Specific instances are included to keep the generalizations from being too broad and vague, but again there are simply too many scars to adequately address here. So, here are eight deep scars that are still very evident a decade after the Great Recession and financial crisis.

1. A New Financial Vocabulary Was Created

Before we get into all the painful scars from the financial crisis, it is important to understand that the financial terminology that governed investing and the economy has changed. Some of it has been made up, some from thin air. After all, the crisis was unprecedented, so unprecedented terminology had to be created.

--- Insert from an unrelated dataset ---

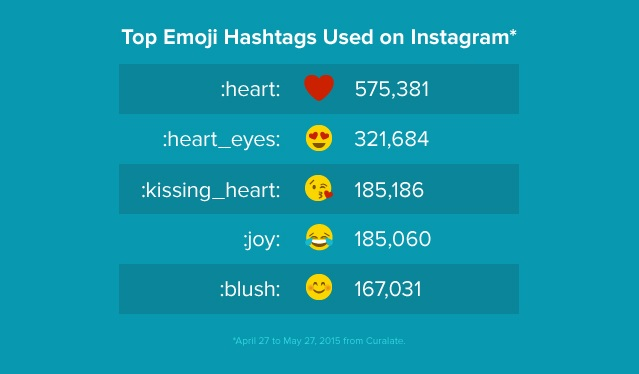 en popüler hashtagler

Former Fed Chair Alan Greenspan was notorious for terms such as “irrational exuberance” and “cupidity” during speeches and testimony. The financial crisis went above and beyond that for new terminology. Many readers know these terms as though they have been burned into their brains over the past decade. That said, one simply cannot overlook how much this has changed since pre-crisis levels. Many of these terms overlap, but they also never really existed before the crisis:

  • Quantitative easing: When you have already taken interest rates down to zero but have to keep coming up with ways to save the system.
  • Negative interest rates: Yes, you might not make any money at all lending to a government, and you might even just be happy to let them keep some of that money when you get it back.
  • Too big to fail: After the pain of seeing Lehman, Bear Stearns and the takeovers of Countrywide, Wachovia, WaMu and others, the nation’s top banks became so large that if any single one of them were to fail then they could topple the entire financial world.
  • Systemic risk: Similar to the too big to fail notion, this term became synonymous with bailouts and was applied to many institutions in which the failure of one might cascade throughout larger and smaller banks and institutions alike.
  • The Great Recession: Your grandparents may have endured the Great Depression of the 1930s, but there had never been anything worse than “normal recessions” in the post–World War II years until 2008 or so. The recession was so bad that they named it the Great Recession. So what if there was nothing positive about it?
  • Algorithmic and machine trading: There has been an explosion in trading by machine. This was present before the financial crisis, but nowhere close to what it is today, in a world where physical financial market exchanges have no floors or are run by a skeleton crew. Now the “algos” and machine-trading, in part aided by the explosion of exchange traded funds, account for the majority of individual stock trading. They also control billions upon billions of dollars worth of financial market trading every hour in equity indexes, futures markets, Treasury and debt markets, currencies and commodities, and so on.
2. Long-Term Savers Suffer as Treasury Yields Remain Muted

If you feel like you just don’t get paid that much for buying long-term or short-term debt these days, there is a reason. Despite the fears of quantitative easing, Treasury yields still remain vastly muted compared with pre-crisis years. In fact, the new normalized yields are probably going to be lower for a lot longer than the pre-crisis levels. Even with all the dread over the Federal Reserve hiking interest rates in 2017 and 2018, and likely ahead, the yields still remain very muted for long-term savers who want safety.